■ **Teks Bacaan**:
* * * * * * *

Karena sikap saya yang tenang, tidak terjadi
hal-hal yang lebih tidak menyenangkan lagi, tetapi sampai beberapa tahun
kemudian jika melihat besi atau baja dengan sendirinya saya memegang leher
saya. Maka pergilah perampok-perampok itu ke korban berikutnya. Mereka itu
anak-anak yang belum berusia duapuluh tahun, yang memang dimanfaatkan oleh
orang-orang tertentu yang sengaja mengeruk keuntungan ketika orang lain
sedang menderita akibat perang. Dari malam ke malam mereka melakukan
perampokan dengan sasaran rumah tentara yang sedang ditinggal bergerilya
atau bahkan rumah orang-orang kaya yang dianggap memiliki harta berlimpah.
Anak-anak yang belum dewasa ini melakukan aksinya dengan segala macam cara
dan mengerikan.
Sementara itu saya menghadapi situasi yang
sangat sulit. Saya adalah janda dari Jenderal Oerip Soemohardjo, di pihak
sana berdiri teman-teman lama saya orang Belanda yang pada saat itu
memegang kekuasaan. Misalnya terdapat Overste Smit, pernah menjadi Letnan
yang termuda di bawah suami saya dan kolonel Van Zanten, dulu ajudan suami
saya di Purworejo.

* * * * * * *

■ **Bahan yang Diberikan**:
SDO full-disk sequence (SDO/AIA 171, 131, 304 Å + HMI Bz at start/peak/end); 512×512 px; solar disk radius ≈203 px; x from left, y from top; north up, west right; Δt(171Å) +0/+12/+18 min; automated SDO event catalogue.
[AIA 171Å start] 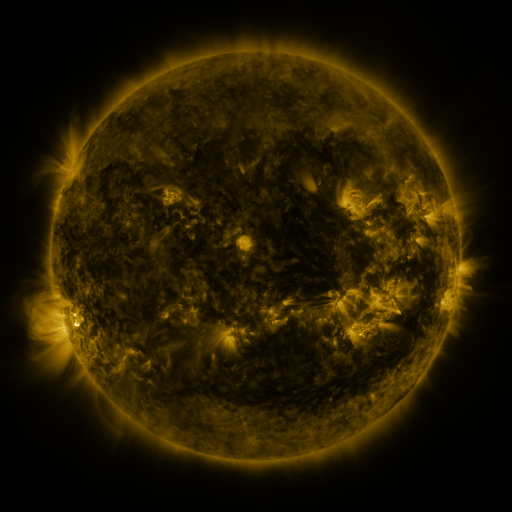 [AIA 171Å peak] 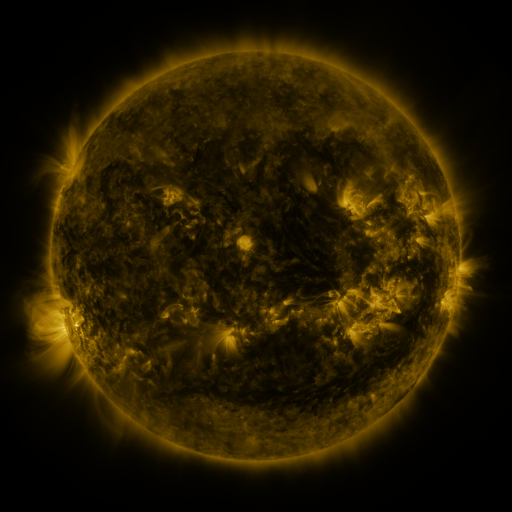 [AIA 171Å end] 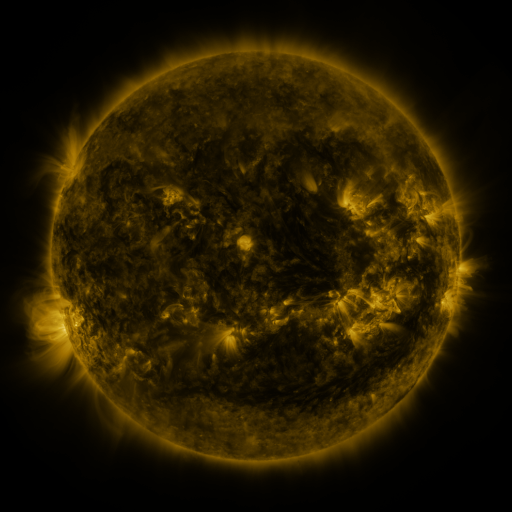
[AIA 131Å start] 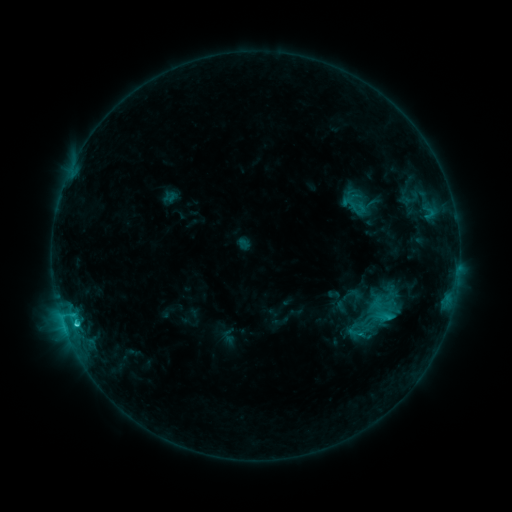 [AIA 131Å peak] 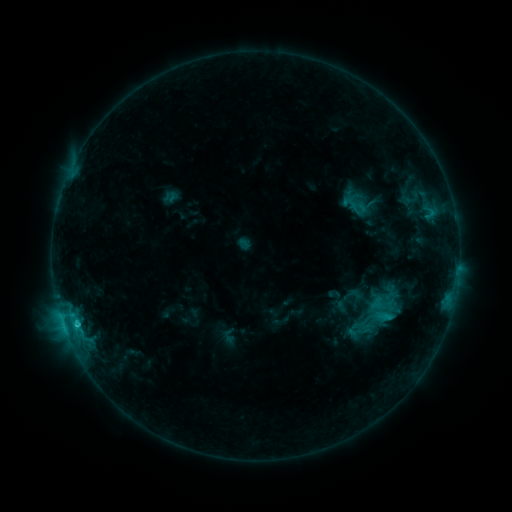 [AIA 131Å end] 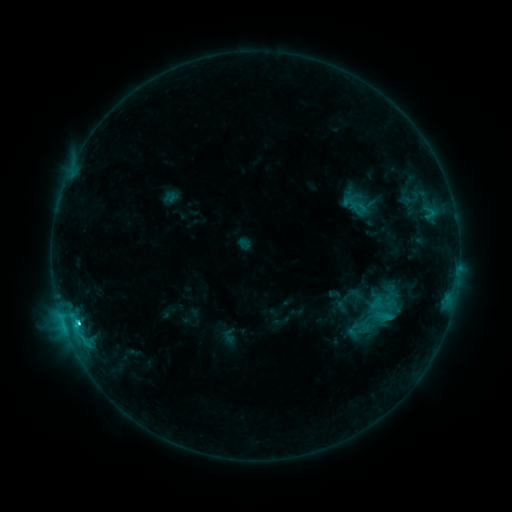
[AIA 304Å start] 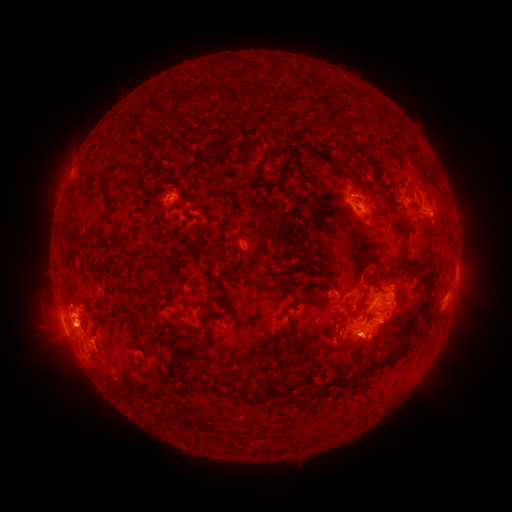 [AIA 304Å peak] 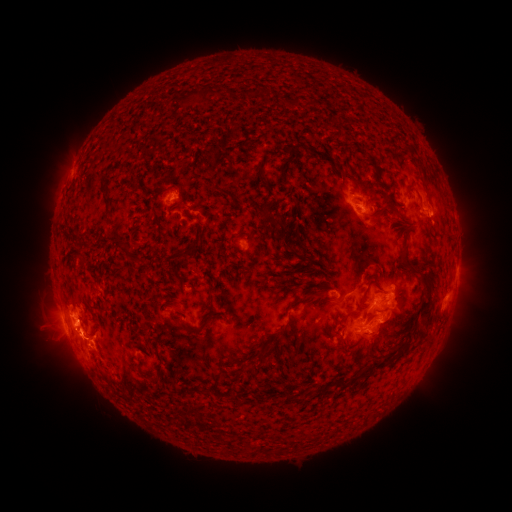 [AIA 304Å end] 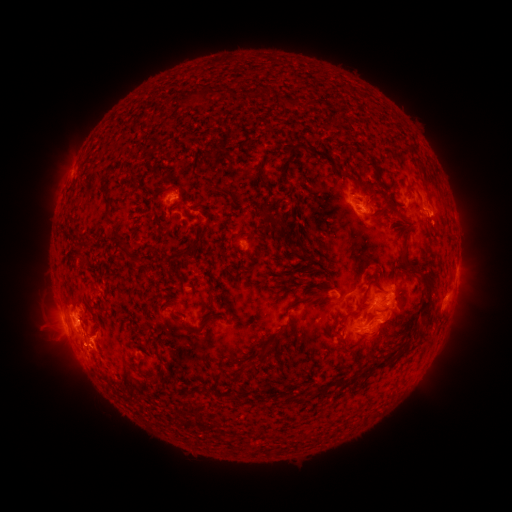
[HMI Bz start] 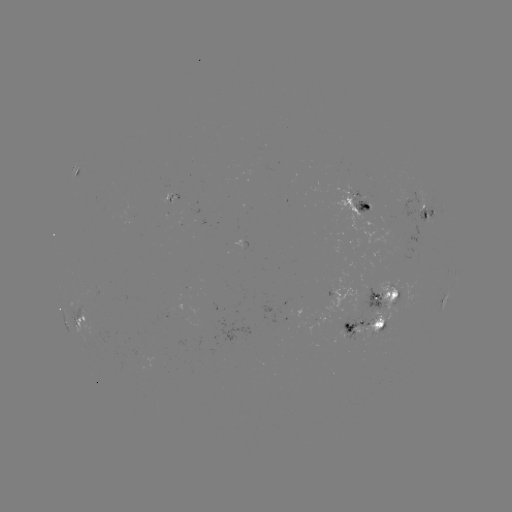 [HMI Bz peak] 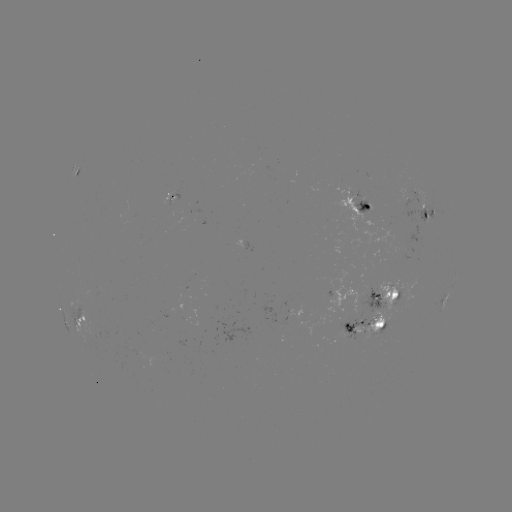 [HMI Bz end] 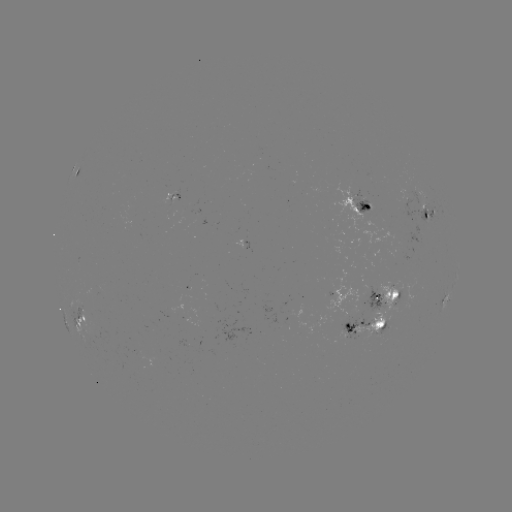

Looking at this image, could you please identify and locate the eruption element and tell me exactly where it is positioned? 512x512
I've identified eruption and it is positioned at (79, 343).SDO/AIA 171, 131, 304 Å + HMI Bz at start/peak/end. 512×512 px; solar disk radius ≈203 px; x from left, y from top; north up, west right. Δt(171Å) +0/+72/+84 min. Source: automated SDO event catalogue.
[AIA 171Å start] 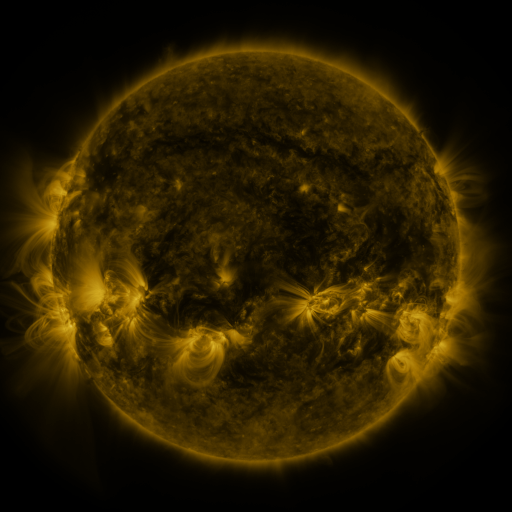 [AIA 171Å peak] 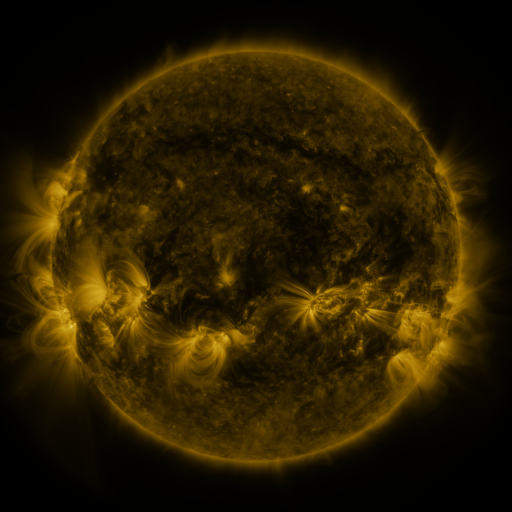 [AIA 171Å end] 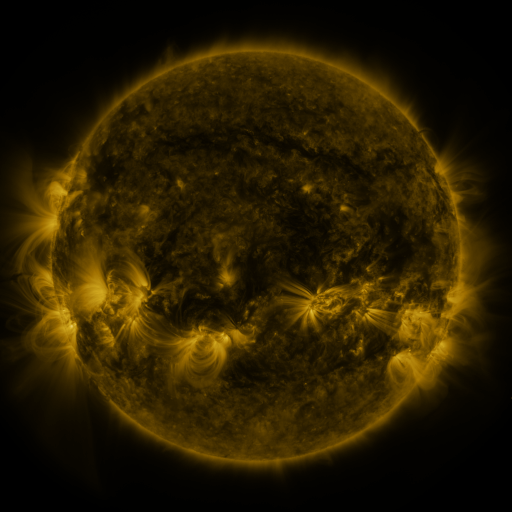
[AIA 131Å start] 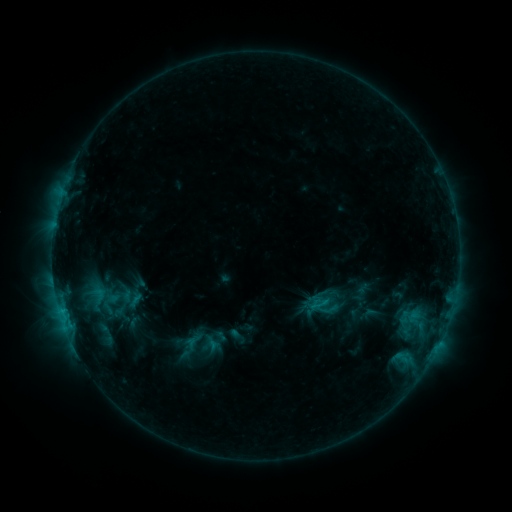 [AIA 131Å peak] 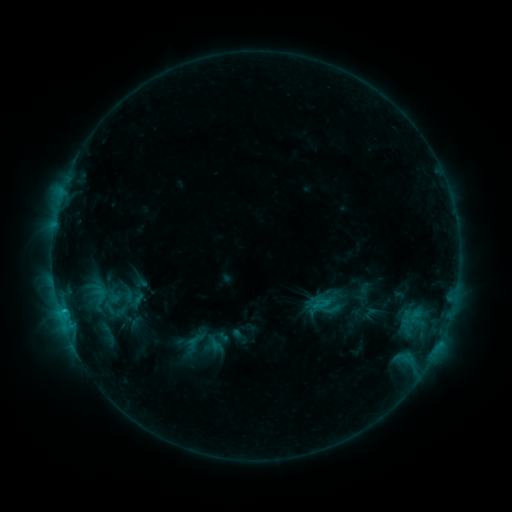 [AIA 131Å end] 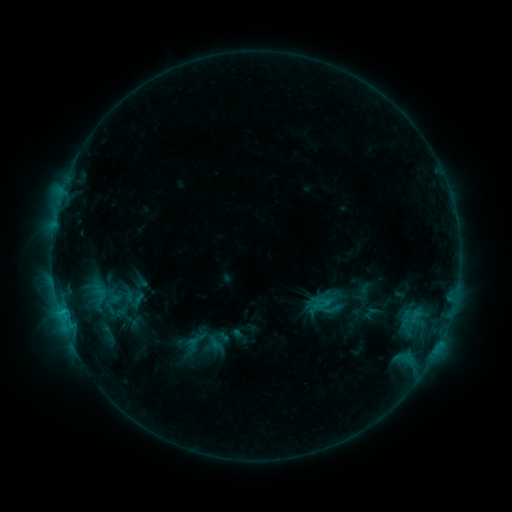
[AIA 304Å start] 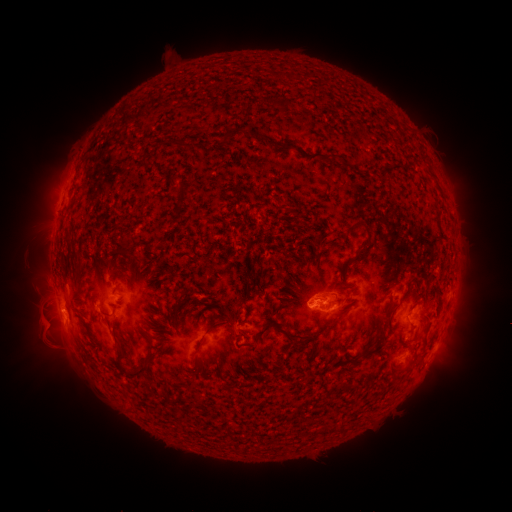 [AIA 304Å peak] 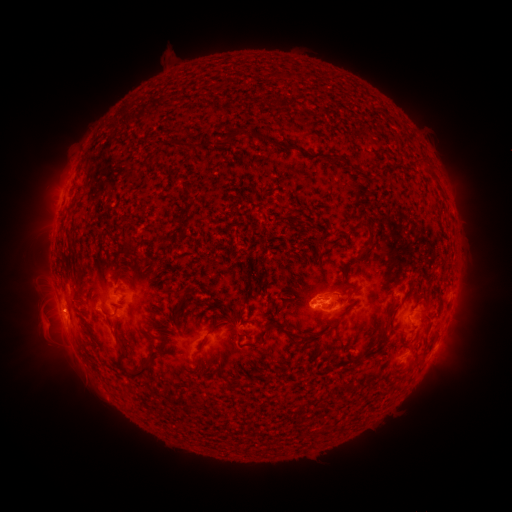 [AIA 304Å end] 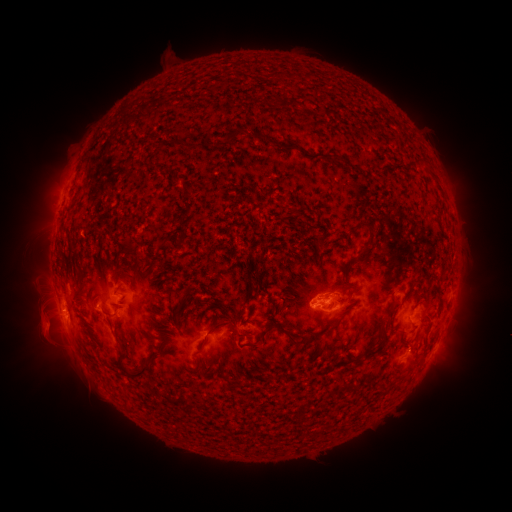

* * * * * * *

■ **Daftar Tugas**:
**1.** Salin bagian teks bacaan tentang masa perang, mulai dari "Karena sikap saya" sampai "memiliki harta berlimpah.", tanpa mengubah satu kata pun.
**2.** Dalam teks bacaan tentang masa perang, di kota mana Kolonel Van Zanten dahulu menjadi ajudan suami narator?
**3.** Tolong lanjutkan teks bacaan tentang masa perang itu, mulai setelah kalimat terakhirnya.

■ **Jawaban yang Diharapkan**:
**1.**
Karena sikap saya yang tenang, tidak terjadi
hal-hal yang lebih tidak menyenangkan lagi, tetapi sampai beberapa tahun
kemudian jika melihat besi atau baja dengan sendirinya saya memegang leher
saya. Maka pergilah perampok-perampok itu ke korban berikutnya. Mereka itu
anak-anak yang belum berusia duapuluh tahun, yang memang dimanfaatkan oleh
orang-orang tertentu yang sengaja mengeruk keuntungan ketika orang lain
sedang menderita akibat perang. Dari malam ke malam mereka melakukan
perampokan dengan sasaran rumah tentara yang sedang ditinggal bergerilya
atau bahkan rumah orang-orang kaya yang dianggap memiliki harta berlimpah.

**2.** Di Purworejo.

**3.**
Segera setelah perampokan, saya dengan seluruh
harta milik saya yang masih tersisa dipindah ke Yap-Boulevard, di mana
semua serdadu Belanda tinggal. Suasana menjadi sangat aman, tetapi
sekaligus saya mengerti juga bahwa reputasi tidak ketolongan lagi. Rumah
yang kami tinggalkan mulai jam enam pagi sampai jam duabelas siang penuh
sesak di dalam dan di luar oleh wanita-wanita Indonesia yang sengaja datang
meminta bantuan dan penyelamatan bagi suaminya yang terluka dalam perang,
atau putra-putra mereka yang sakit
di penjara, atau untuk minta obat bagi yang sakit diantara mereka.
Inilah arti berjuang untuk rakyat Indonesia
dengan tidak dicurigai orang-orang Belanda, dan tidak begitu sukar untuk
membantu mereka karena orang Belanda mau membantu kami. Atas permintaan
kami seorang pemuda dipindahkan dari penjara ke rumah sakit karena muntah
darah; atas permintaan kami datang obat-obatan khusus untk bayi-bayi di
seluruh pelosok kampung. Saya membantu sejauh kemampuan saya. Saya tidak
membelot kepada penjajah. Kami mencintai negeri sendiri. Tidak ada diantara
militer Belanda yang menggugat bahwa saya dan saya telah memilih Indonesia
dan akan mempertahankan bersama rakyat kami.
Penyesuain hidup di dalam Yap Boulevard menjadi
semakin akrab. Penghormatan terhadap kami tidak menimbulkan saya menjadi
terancam, karena mereka memahami almarhum suami kami. Saya dimanjakan
dengan kaleng-kaleng biskuit Verkade, majalah-majalah dan fasilitas yang
lainnya. Saya merasa perlu untuk membalas sikap baik teman-teman saya orang
Belanda itu. Jika saya menerima ayam yang gemuk dari vila kami di Gentan
yang dibawa oleh satu-satunya tukang kebun yang masih ada, atau hasil kebun
yang bagus atau jika saya menerima sepotong daging yang baik, maka saya
masakkan untuk tetangga saya orang Belanda, dan mereka menerima dengan
senang hati dan terima kasih.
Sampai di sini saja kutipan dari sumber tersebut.